**Job 1:** Summarize the passage on Luoxia Hong in two sentences.
※ ※ ※
Luoxia Hong (Chinese: 落下閎, c. 130–70 BCE[1]) was a Chinese astronomer during the Western Han dynasty. A folk astronomer from southwest China,[2] Hong was one of over twenty astronomers who traveled to Chang'an (now Xi'an) to propose a new calendar system for Emperor Wu.[3] It was not uncommon for emperors to introduce new calendars in order to place greater emphasis on heavenly bodies that were seen as particularly astrologically relevant to the particular ruler,[4] but this reform was of such a scale that it was called the "Grand Inception" (太初) in contemporary documents.[5] The calendar made by Hong and his associate Deng Ping was accepted over that of other contestants, including several imperial astronomers.[4] It included 12 months of 29 or 30 days, with an additional month in seven out of 19 years.[4] It also included precise calculations for the movement of the sun, moon, planets, and the time of eclipses, which Hong was able to predict using an equatorial armillary sphere which he significantly improved,[6] or possibly even invented.[3] The Tai Chu lunisolar calendar went into effect in 104 BCE, and remained substantially unchanged for nearly 2,000 years.[3] Emperor Wu offered Hong an official position at court, but Hong declined and returned to solitary life.[4]

Luoxia Hong
Years activec. 100 BCE

See also



  1. ^ Cleary, Thomas (trans.) (2009). Alchemists, Mediums, and Magicians: Stories of Taoist Mystics. Shambhala Publications. p. 134. ISBN 9780834821668. Retrieved 1 January 2017.
※ ※ ※
**Job 2:** Please rewrite the listing of stored items with "Bodylotion" changed to "Body Lotion", keeping everything else the same and leaving out the pictures.

Items stored from a collection:
※ ※ ※
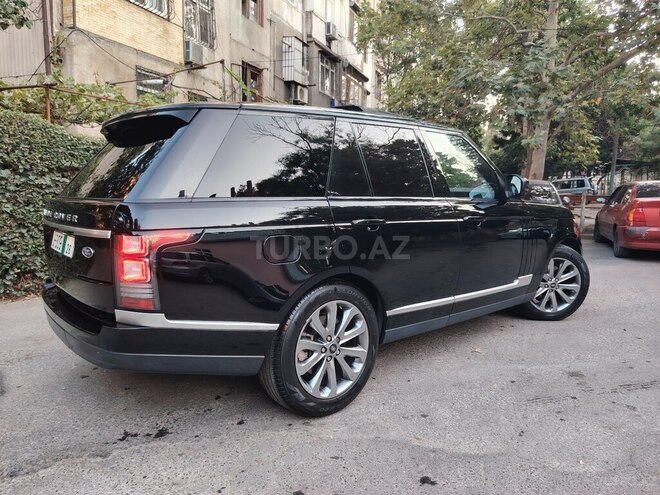 Land Rover Range Rover 2017, 139,000 km - 3.0 l - Bakı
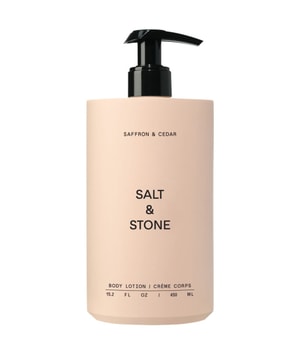 Salt & Stone Saffron & Cedar Bodylotion 450 ml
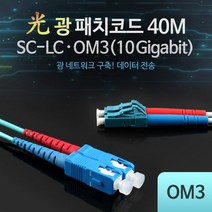 광패치코드(OM3(10G)-SC-LC)40M, itxcorp 본상품선택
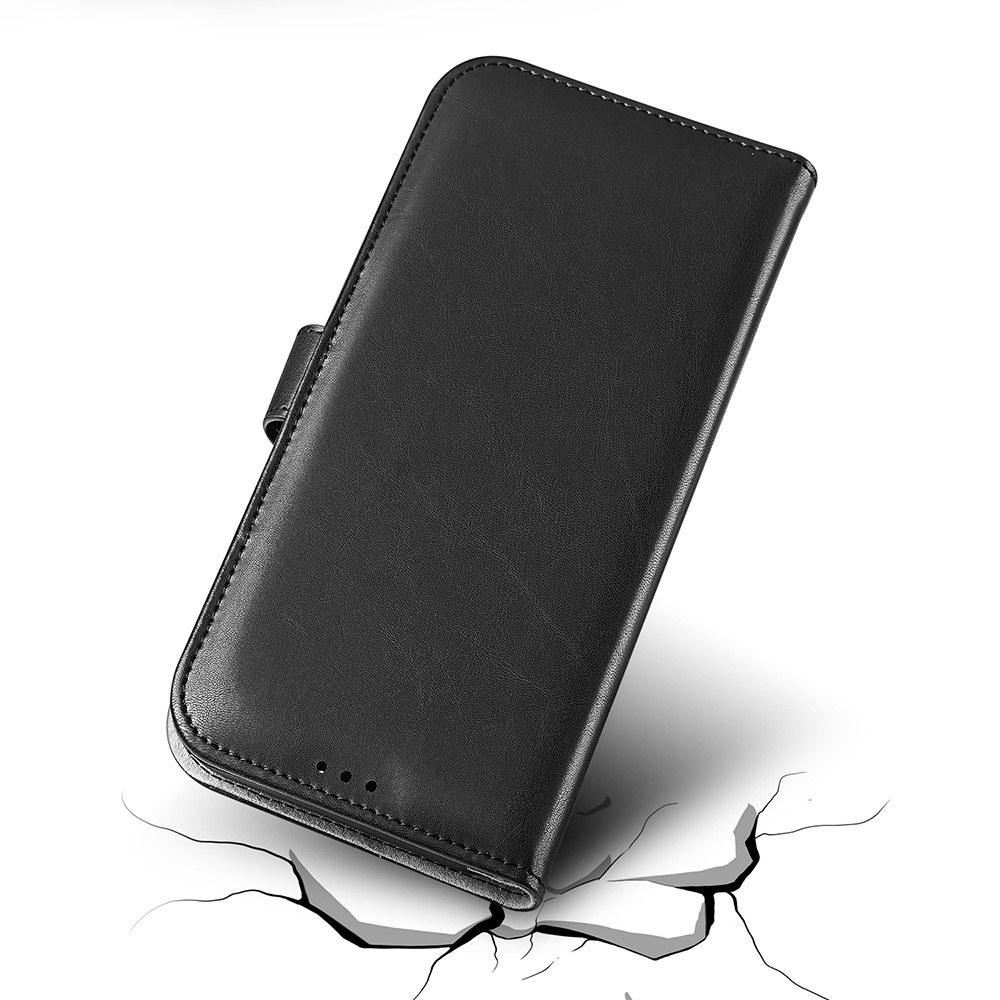 Dux Ducis Dux Ducis Läder Plånboksfodral iPhone 12 Pro Max - Svart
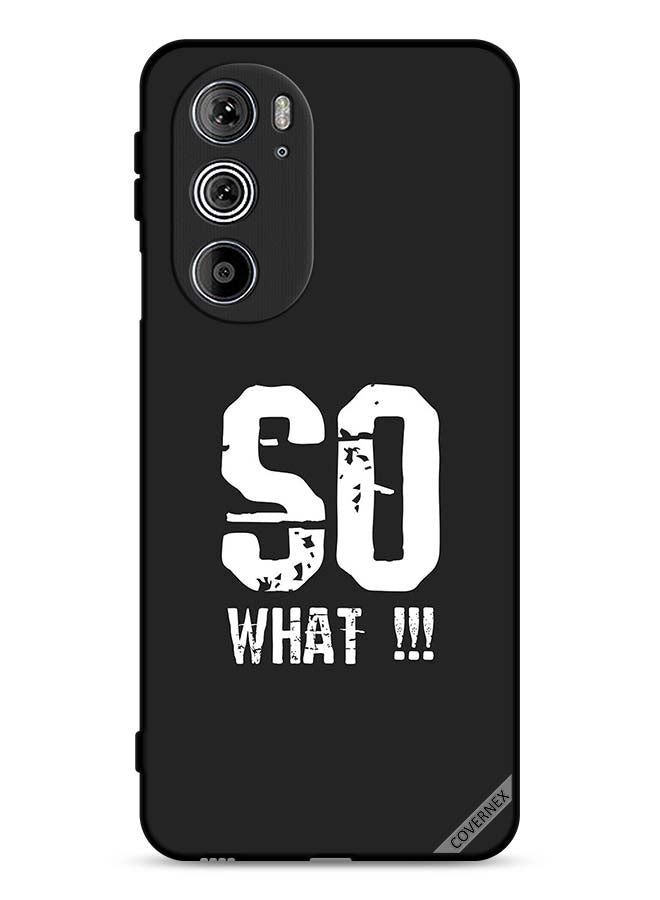 Covernex Motorola Edge 30 Pro Protective Case Cover So What - Image 1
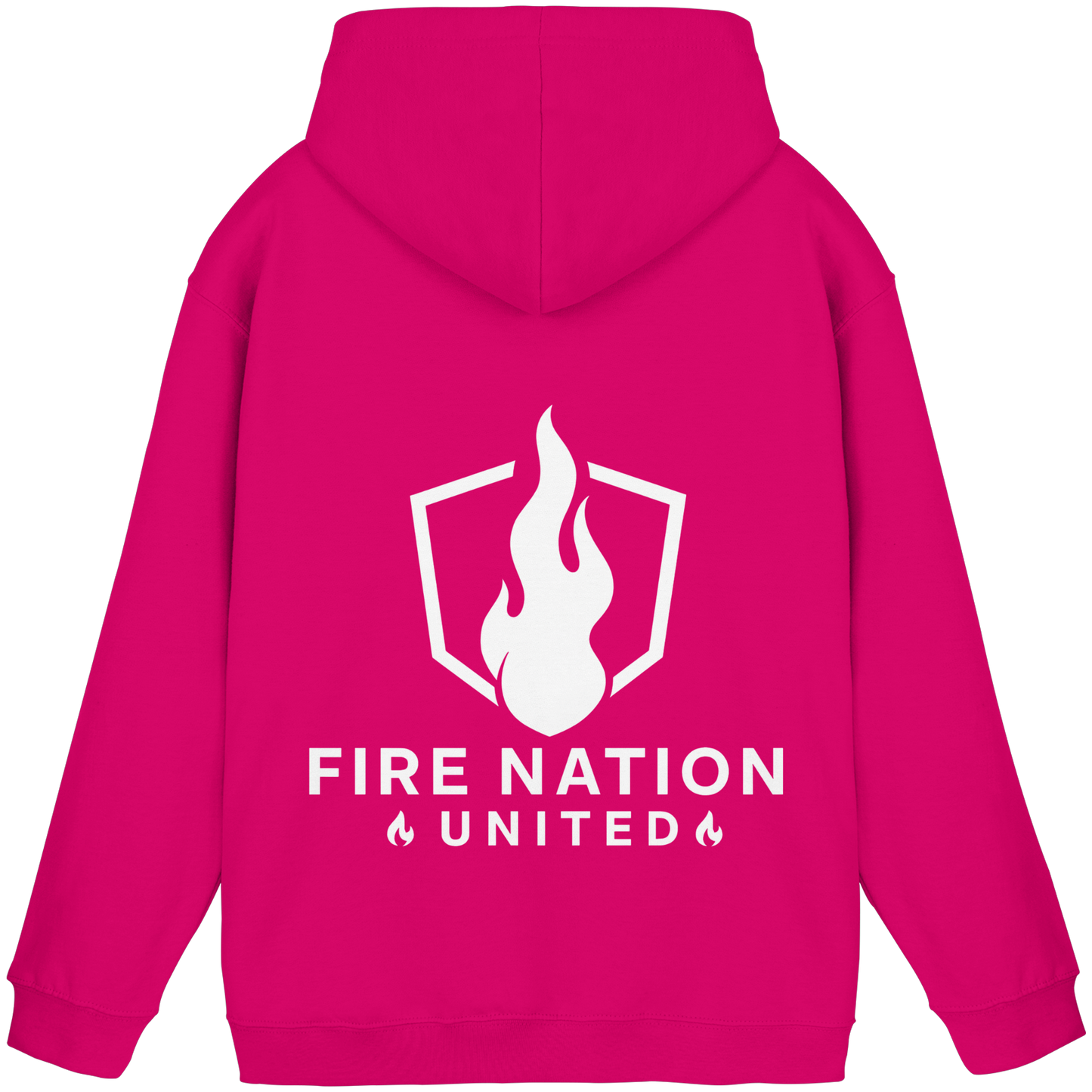 FireNation Hoodie – Kapuzenpullover mit Rückenlogo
※ ※ ※
**Response area 1:** Luoxia Hong was a Chinese astronomer of the Western Han dynasty who, with his associate Deng Ping, made a calendar that Emperor Wu accepted over those of other contestants, including several imperial astronomers. This Tai Chu lunisolar calendar included precise calculations for the movement of the sun, moon, and planets and the time of eclipses, and it went into effect in 104 BCE and remained substantially unchanged for nearly 2,000 years.

**Response area 2:**
 Land Rover Range Rover 2017, 139,000 km - 3.0 l - Bakı
 Salt & Stone Saffron & Cedar Body Lotion 450 ml
 광패치코드(OM3(10G)-SC-LC)40M, itxcorp 본상품선택
 Dux Ducis Dux Ducis Läder Plånboksfodral iPhone 12 Pro Max - Svart
 Covernex Motorola Edge 30 Pro Protective Case Cover So What - Image 1
 FireNation Hoodie – Kapuzenpullover mit Rückenlogo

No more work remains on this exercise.